CANBERRA, July 21 (Xinhua) -- The Australian government is preparing to direct a larger percentage of the country's migrant intake to rural areas.
The new policy, being developed by Prime Minister Malcolm Turnbull, would seek to ease the impact that rapid population growth has had on major cities such as Melbourne and Sydney while stimulating growth in regions where it has stagnated.
It comes as the government finds itself divided over immigration policy and whether the migrant intake should be reduced or allowed to grow.
Former Prime Minister Tony Abbott has suggested cutting the annual intake by 80,000 but Treasurer Scott Morrison warned that doing so would cost the national budget 5 billion Australian dollars (3.71 billion U.S. dollars) over the next four years.
MPs from major cities largely side with Abbott amid concerns that the population growth, half of which can be attributed to migration, is adversely affecting the quality of life.
One of the major challenges faced by Turnbull is how to convince migrants to stay in regional towns once they arrive there.
Christopher Pyne, a member of the government's inner sanctum and minister for defence industry, on Friday conceded that population was a "tricky" issue for the government.
"We have a continent the size of the U.S. yet we have 25 million people versus their over 200 million people," he told Sky News.
"I feel like we can take more people in Australia and we have an obligation in many cases to do so.

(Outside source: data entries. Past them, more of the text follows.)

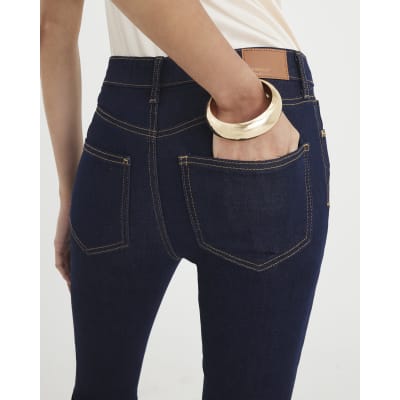 Indigo Mid Rise Skinny Jeans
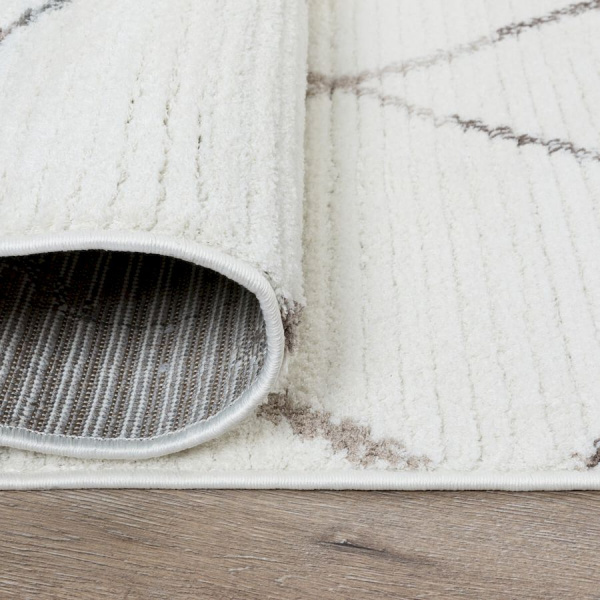 Турецкий прямоугольный ковёр  L348A WHITE/BEIGE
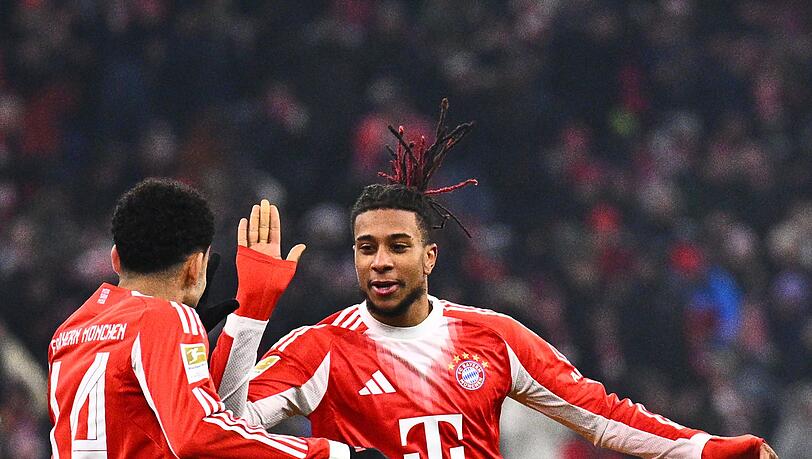 Machen dem FC Bayern viel Freude: Luis Díaz (l) und Michael Olise. Machen dem FC Bayern viel Freude: Luis Díaz (l) und Michael Olise.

"The management of population is all about infrastructure, it is about water, it is about local, state and commonwealth governments making the right decisions.
"People in Sydney and I'm sure Melbourne have quite a different view to the growth of the population than people, for example, in Adelaide or Hobart or the Northern Territory, or North Queensland where they welcome more migrants and growing populations."